Préserver la diversité génétique
Dominant, le gène est à manier avec parcimonie. « Pour préserver la diversité génétique de mon troupeau, et surtout ses performances, je n’ai pas empilé homozygote sur homozygote », explique Jean-Marc. La pratique aurait permis d’avoir un troupeau sans cornes rapidement, mais l’agriculteur y aurait perdu en diversité. Sa politique : mettre du sans cornes sur du cornu, et du cornu sur du sans cornes. Environ 30 % de taureaux cornus sont utilisés chaque année pour proposer de nouvelles lignées. « Il faut que j’arrive à proposer différentes souches à mes clients pour éviter la consanguinité ».

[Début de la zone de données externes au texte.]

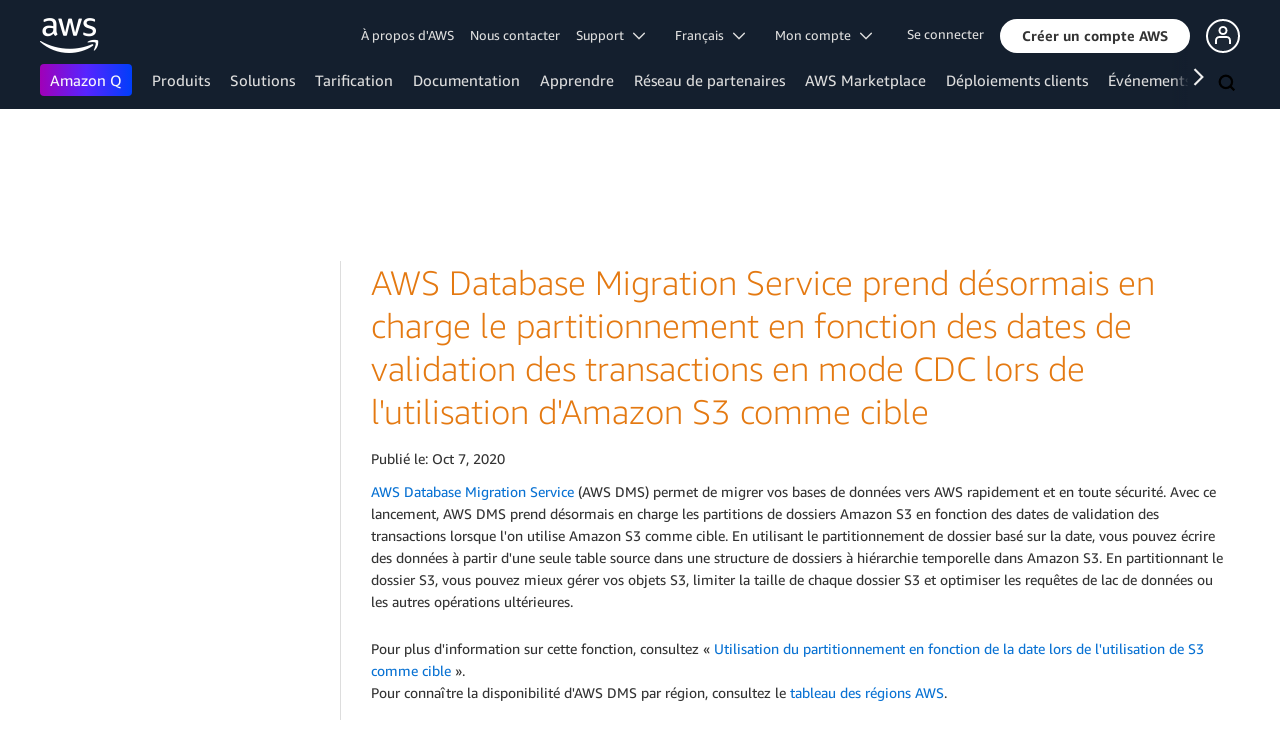

--- FILE ---
content_type: text/html;charset=UTF-8
request_url: https://amazonwebservicesinc.tt.omtrdc.net/m2/amazonwebservicesinc/ubox/raw?mboxPC=1769235345920-569337&mboxSession=1769235345919-438490&uniq=1769235345922-153301
body_size: -360
content:
{"url":"/fr_FR/dm/awsm/infrastructure/sign-in-up/sign-up-sign-in","campaignId":"243839","environmentId":"350","userPCId":"1769235345920-569337.44_0"}

--- FILE ---
content_type: text/html;charset=UTF-8
request_url: https://amazonwebservicesinc.tt.omtrdc.net/m2/amazonwebservicesinc/ubox/raw?mboxPC=1769235345920-569337&mboxSession=1769235345919-438490&uniq=1769235345938-244904
body_size: -358
content:
{"url":"/fr_FR/dm/awsm/infrastructure/sign-in-up/footer_cta-sign_up","campaignId":"300358","environmentId":"350","userPCId":"1769235345920-569337.44_0"}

Pour ce faire, l’agriculteur mise sur les taureaux d’IA. Une dizaine de reproducteurs sont utilisés chaque année. « Une manière de gérer les accouplements à la vache, pour avoir le meilleur produit possible ». Mais pour la première fois en 2024, Jean-Marc a gardé trois taureaux issus de son exploitation. Tous homozygotes de lignées différentes, l’agriculteur voulait bénéficier des produits de ses reproducteurs. « Ils sont de lignées assez spécifiques que je voulais garder pour mettre sur mes vaches. Après je les vendrai ».
Car il y a un vrai marché pour le sans cornes, avec des prix parfois édifiants. Mais faut-il encore que les taureaux aient d’autres attraits. « On voit des taureaux moyens se vendre à prix d’or par le simple fait qu’ils sont sans cornes », commente l’agriculteur. Pas question pour lui de tomber dans ce travers.
Mieux vaut un bon taureau cornu, qu’un mauvais taureau sans cornes.
Sur les 70 mâles nés l’année dernière, l’éleveur a identifié 15 homozygotes sans cornes, et 40 hétérozygotes. Pas question pour autant de tous les proposer sur le marché de la reproduction. Seuls une vingtaine ont eu ce privilège. « Je veux avant tout vendre des veaux avec un bon potentiel de croissance, et de la facilité de vêlage ». En bref, mieux vaut un bon taureau cornu, qu’un mauvais taureau sans cornes.
Pour les ventes, les homozygotes potentiels sont génotypés sur le gène. « Comme ça, j’apporte la certitude de l’homozygotie à l’acheteur ». Pour les autres, il se fie aux index. « Comme le gène est dominant, c’est assez facile d’identifier les porteurs ». Pas question pour Jean-Marc d’adhérer au Herd-Book. « Inscrire 130 vaches, c’est un coût, et mes acheteurs me font confiance sans cela ».
L’éleveur travaille également le gène culard. « J’ai un beau petit hétérozygote culard cette année. Encore un peu et il avait le combo gagnant » apprécie l’éleveur, qui trouve en Belgique un débouché pour ce genre d’animaux.
D’ici quelques années, le troupeau de Jean-Marc devrait talonner les 100 % d’homozygotes. « Ça n’est pas particulièrement ce que je recherche, mais à force de privilégier ce caractère, ça va forcément se produire ». Mais qu’importe, pourvu que la performance du troupeau reste au rendez-vous.